TEXT BLOCK –
The low levels of public participation at the Mayedziso (evening session) held at Kalakamati as well as the main event held at Domboshaba festival grounds should certainly provide a motive for improvement. This can only be feasible in the long run if the organizing committee can shift their focus from luring more people to the event for sake of generating funds.

They should instead work on establishing ways through which they can use the festival to generate a pool of relevant ideas which can be used to send the message to the ordinary Bakalanga people; the young, elderly and even physically challenged who do not go to the festival. This focus will require the organizing committee to revisit the mandate set up for Domboshaba Cultural Trust

At its inception on the 26th March 2006, the Trust sought to preserve and promote both the tangible and intangible cultural heritage of Bakalanga through a number of interrelated objectives. Of paramount importance among these are; organization of the annual Domboshaba Festival of History and Culture, resuscitation of traditional Kalanga craft production practices, enter into strategic partnerships to foster fundraising activities, development and management of a cultural village, to establish and maintain links with local authorities, Department of Culture, community organisations, land boards and any existing bodies that deal with promotion of culture including external bodies such as the United Nations Educational Scientific and Cultural Organisation (UNESCO). This list forms the essence of major objectives that the Trust exists to achieve in Bukalanga.

The second major point of introspection that the organizing committee and The trust should do, is to try to understand their major stakeholder, Bakalanga people living in Botswana.

There is serious need for those at the helm to appreciate the fact that Bukalanga of North East District and the one falling in the Central District differ politically and culturally. While the former enjoys some degree of political autonomy, the latter falls, according to the Constitution of the Republic of Botswana, within the jurisdiction of Bangwato chieftainship.

This point shall be discussed further to elaborate on the need for an open minded, as opposed, to radical approach in mobilisation of communities to promote Ikalanga culture and language.

Another point that the Trust needs to appreciate is the relevance of Domboshaba Hills and the Domboshaba National Monument in the all-important process of reviving Ikalanga culture and language. Is it pure coincidence that the festival is held at the Domboshaba Hills not far from the nationally acclaimed monument of Domboshaba Ruins? If the answer to this question is in the negative as one would expect, then we need to question whether this festival resembles the exact meaning of what these two prominent places hold in the history of Bukalanga. Domboshaba Hills are significant in that they are a prehistoric area openly used for trading purposes in the whole of Bukalanga found in Botswana today and beyond.

INFORMATION SUPPLIED –
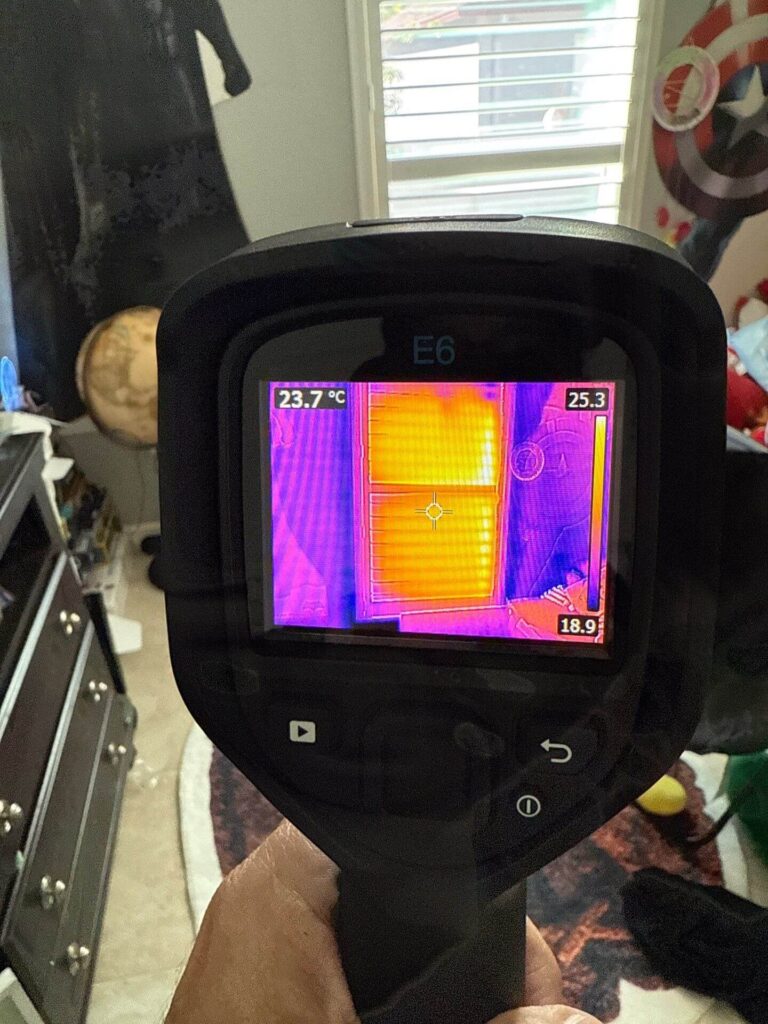 FLIR thermal imaging camera display showing heat loss and potential air leaks around a residential window.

WORK INSTRUCTION 1 – In the passage on the Domboshaba festival, on what date was the Domboshaba Cultural Trust established?
WORK INSTRUCTION 2 – Repeat word for word the part of the passage on the Domboshaba festival that begins at the words "The second major" and ends after "living in Botswana.".
The data above are separate material and are not part of the passage on the Domboshaba festival.

TASK ANSWER 1 – 26th March 2006

TASK ANSWER 2 –
The second major point of introspection that the organizing committee and The trust should do, is to try to understand their major stakeholder, Bakalanga people living in Botswana.